>> Begin RAW DATA

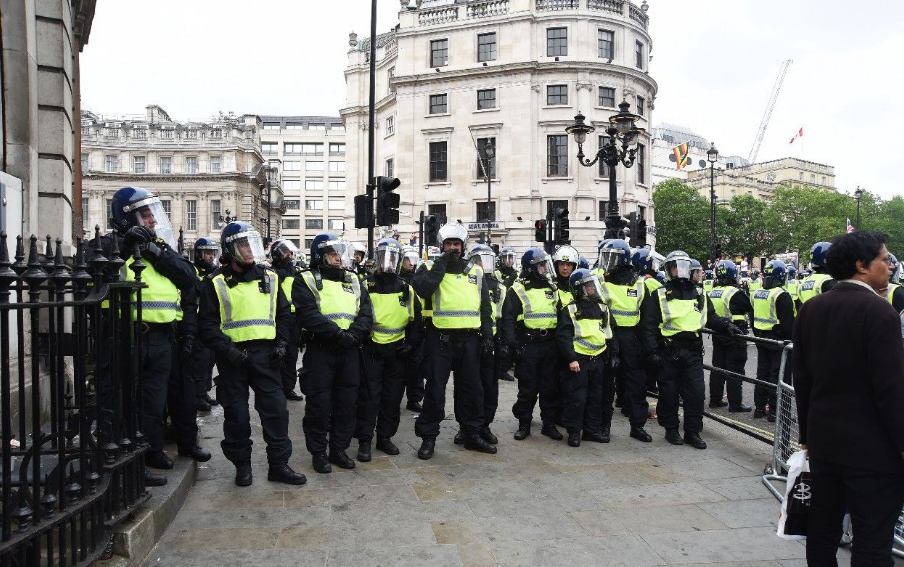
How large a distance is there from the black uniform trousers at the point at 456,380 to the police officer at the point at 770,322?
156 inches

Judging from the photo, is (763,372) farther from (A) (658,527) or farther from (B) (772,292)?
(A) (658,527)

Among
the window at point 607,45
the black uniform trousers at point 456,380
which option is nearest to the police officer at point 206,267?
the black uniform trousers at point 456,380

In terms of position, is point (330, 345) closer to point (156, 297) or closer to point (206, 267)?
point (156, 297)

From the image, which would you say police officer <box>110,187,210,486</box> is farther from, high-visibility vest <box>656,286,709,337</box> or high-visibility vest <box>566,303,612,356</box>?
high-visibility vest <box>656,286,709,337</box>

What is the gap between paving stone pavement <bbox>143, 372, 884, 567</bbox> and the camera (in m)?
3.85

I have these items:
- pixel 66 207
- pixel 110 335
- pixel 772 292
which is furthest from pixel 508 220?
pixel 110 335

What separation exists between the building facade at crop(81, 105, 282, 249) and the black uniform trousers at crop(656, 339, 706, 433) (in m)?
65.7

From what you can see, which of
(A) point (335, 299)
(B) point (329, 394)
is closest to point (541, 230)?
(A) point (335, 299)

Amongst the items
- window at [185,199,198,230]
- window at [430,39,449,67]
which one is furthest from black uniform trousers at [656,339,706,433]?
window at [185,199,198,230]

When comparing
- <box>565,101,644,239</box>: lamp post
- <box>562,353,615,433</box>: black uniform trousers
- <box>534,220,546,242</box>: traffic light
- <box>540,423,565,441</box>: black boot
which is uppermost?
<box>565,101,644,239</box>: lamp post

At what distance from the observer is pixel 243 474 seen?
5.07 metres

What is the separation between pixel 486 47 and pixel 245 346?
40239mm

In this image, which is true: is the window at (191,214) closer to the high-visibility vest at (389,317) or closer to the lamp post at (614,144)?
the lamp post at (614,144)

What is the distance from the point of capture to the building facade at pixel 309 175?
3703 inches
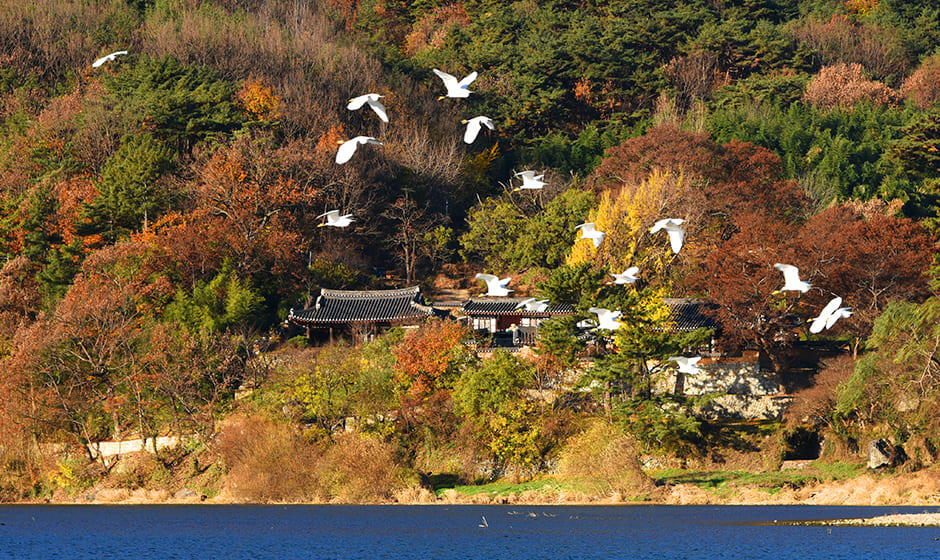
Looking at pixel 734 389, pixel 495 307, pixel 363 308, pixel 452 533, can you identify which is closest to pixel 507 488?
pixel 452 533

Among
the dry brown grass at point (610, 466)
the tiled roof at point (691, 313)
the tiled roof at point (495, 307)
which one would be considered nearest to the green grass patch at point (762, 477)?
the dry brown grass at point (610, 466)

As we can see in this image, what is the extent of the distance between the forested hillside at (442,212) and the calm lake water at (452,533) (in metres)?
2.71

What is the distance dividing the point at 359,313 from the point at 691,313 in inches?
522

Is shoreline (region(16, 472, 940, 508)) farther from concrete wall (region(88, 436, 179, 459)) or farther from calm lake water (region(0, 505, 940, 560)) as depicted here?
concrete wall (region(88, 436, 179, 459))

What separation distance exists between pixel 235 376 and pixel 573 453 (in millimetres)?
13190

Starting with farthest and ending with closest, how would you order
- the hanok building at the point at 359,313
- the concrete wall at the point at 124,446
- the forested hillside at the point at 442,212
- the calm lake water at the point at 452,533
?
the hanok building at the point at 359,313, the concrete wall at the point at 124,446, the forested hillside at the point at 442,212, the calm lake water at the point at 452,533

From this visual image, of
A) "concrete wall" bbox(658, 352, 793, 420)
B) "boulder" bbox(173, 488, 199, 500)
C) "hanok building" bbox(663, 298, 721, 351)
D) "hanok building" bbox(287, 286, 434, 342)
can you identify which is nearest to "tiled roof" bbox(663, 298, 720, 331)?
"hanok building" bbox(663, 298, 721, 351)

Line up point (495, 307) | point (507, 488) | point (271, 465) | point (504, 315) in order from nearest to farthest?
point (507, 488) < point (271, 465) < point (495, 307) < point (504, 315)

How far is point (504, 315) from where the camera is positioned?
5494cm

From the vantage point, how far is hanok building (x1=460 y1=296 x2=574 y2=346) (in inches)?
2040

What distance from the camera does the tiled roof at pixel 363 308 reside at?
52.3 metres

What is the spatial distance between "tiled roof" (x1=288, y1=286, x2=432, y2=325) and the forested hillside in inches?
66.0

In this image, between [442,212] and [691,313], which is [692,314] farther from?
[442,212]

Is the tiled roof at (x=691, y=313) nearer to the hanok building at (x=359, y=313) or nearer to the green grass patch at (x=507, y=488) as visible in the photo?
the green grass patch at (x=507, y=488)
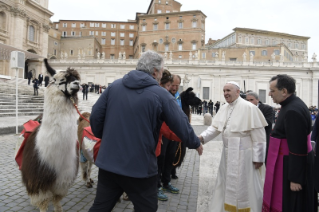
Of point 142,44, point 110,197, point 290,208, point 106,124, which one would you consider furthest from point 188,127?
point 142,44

>> End RAW DATA

▶ STATED GOAL
Copy all of the data above word for word, without the pictures.

▶ RESPONSE BELOW
How large a distance is there from the black uniform trousers at the point at 456,380 to the police officer at the point at 770,322?
156 inches

Judging from the photo, is (763,372) farther from (A) (658,527) or farther from (B) (772,292)?
(A) (658,527)

Among
the window at point 607,45
the black uniform trousers at point 456,380
which option is nearest to the police officer at point 206,267?
the black uniform trousers at point 456,380

In terms of position, is point (330, 345) closer to point (156, 297) or closer to point (206, 267)?
point (156, 297)

From the image, which would you say police officer <box>110,187,210,486</box> is farther from, high-visibility vest <box>656,286,709,337</box> or high-visibility vest <box>566,303,612,356</box>?
high-visibility vest <box>656,286,709,337</box>

What is the gap between paving stone pavement <bbox>143, 372, 884, 567</bbox> and the camera (in m)?
3.85

I have these items:
- pixel 66 207
- pixel 110 335
- pixel 772 292
which is furthest from pixel 508 220?
pixel 110 335

What separation exists between the building facade at crop(81, 105, 282, 249) and the black uniform trousers at crop(656, 339, 706, 433) (in m)?
65.7

From what you can see, which of
(A) point (335, 299)
(B) point (329, 394)
is closest to point (541, 230)?
(A) point (335, 299)

Amongst the items
- window at [185,199,198,230]
- window at [430,39,449,67]
which one is furthest from black uniform trousers at [656,339,706,433]?
window at [185,199,198,230]

When comparing
- <box>565,101,644,239</box>: lamp post
- <box>562,353,615,433</box>: black uniform trousers
- <box>534,220,546,242</box>: traffic light
- <box>540,423,565,441</box>: black boot
which is uppermost?
<box>565,101,644,239</box>: lamp post

At what distance from the observer is pixel 243 474 seen?
5.07 metres

What is the separation between pixel 486 47 and pixel 245 346?
40239mm

In this image, which is true: is the window at (191,214) closer to the high-visibility vest at (389,317) or closer to the lamp post at (614,144)?
the lamp post at (614,144)

What is the distance from the point of capture to the building facade at pixel 309 175?
3703 inches
Looking at pixel 734 389, pixel 495 307, pixel 363 308, pixel 452 533, can you identify which is closest to pixel 507 488?
pixel 452 533

Among
the dry brown grass at point (610, 466)
the tiled roof at point (691, 313)
the tiled roof at point (495, 307)
which one would be considered nearest to the green grass patch at point (762, 477)?
the dry brown grass at point (610, 466)

As we can see in this image, what is the extent of the distance between the forested hillside at (442,212) and the calm lake water at (452,533) (in metres)?
2.71

What is the distance dividing the point at 359,313 from the point at 691,313 in inches?
522

Is shoreline (region(16, 472, 940, 508)) farther from concrete wall (region(88, 436, 179, 459)) or farther from calm lake water (region(0, 505, 940, 560)) as depicted here?
concrete wall (region(88, 436, 179, 459))

What separation distance exists between pixel 235 376 and pixel 573 453 (in millimetres)?
13190

Starting with farthest and ending with closest, how would you order
- the hanok building at the point at 359,313
- the concrete wall at the point at 124,446
- the forested hillside at the point at 442,212
- the calm lake water at the point at 452,533
?
the hanok building at the point at 359,313, the concrete wall at the point at 124,446, the forested hillside at the point at 442,212, the calm lake water at the point at 452,533

From this visual image, of
A) "concrete wall" bbox(658, 352, 793, 420)
B) "boulder" bbox(173, 488, 199, 500)
C) "hanok building" bbox(663, 298, 721, 351)
D) "hanok building" bbox(287, 286, 434, 342)
can you identify which is nearest to "tiled roof" bbox(663, 298, 720, 331)?
"hanok building" bbox(663, 298, 721, 351)

Line up point (495, 307) | point (507, 488) | point (271, 465) | point (504, 315) in order from nearest to farthest?
point (507, 488) < point (271, 465) < point (495, 307) < point (504, 315)

How far is point (504, 315) from where the camera is positioned?
5494cm

From the vantage point, how far is hanok building (x1=460 y1=296 x2=574 y2=346) (in inches)?
2040

What distance from the camera does the tiled roof at pixel 363 308 reside at?
52.3 metres

What is the spatial distance between "tiled roof" (x1=288, y1=286, x2=432, y2=325) and the forested hillside in inches?
66.0

In this image, between [442,212] and [691,313], which is [692,314] farther from?
[442,212]

Is the tiled roof at (x=691, y=313) nearer to the hanok building at (x=359, y=313) or nearer to the green grass patch at (x=507, y=488) as visible in the photo?
the green grass patch at (x=507, y=488)
Of point 142,44, point 110,197, point 290,208, point 106,124, which one would you consider furthest from point 188,127?
point 142,44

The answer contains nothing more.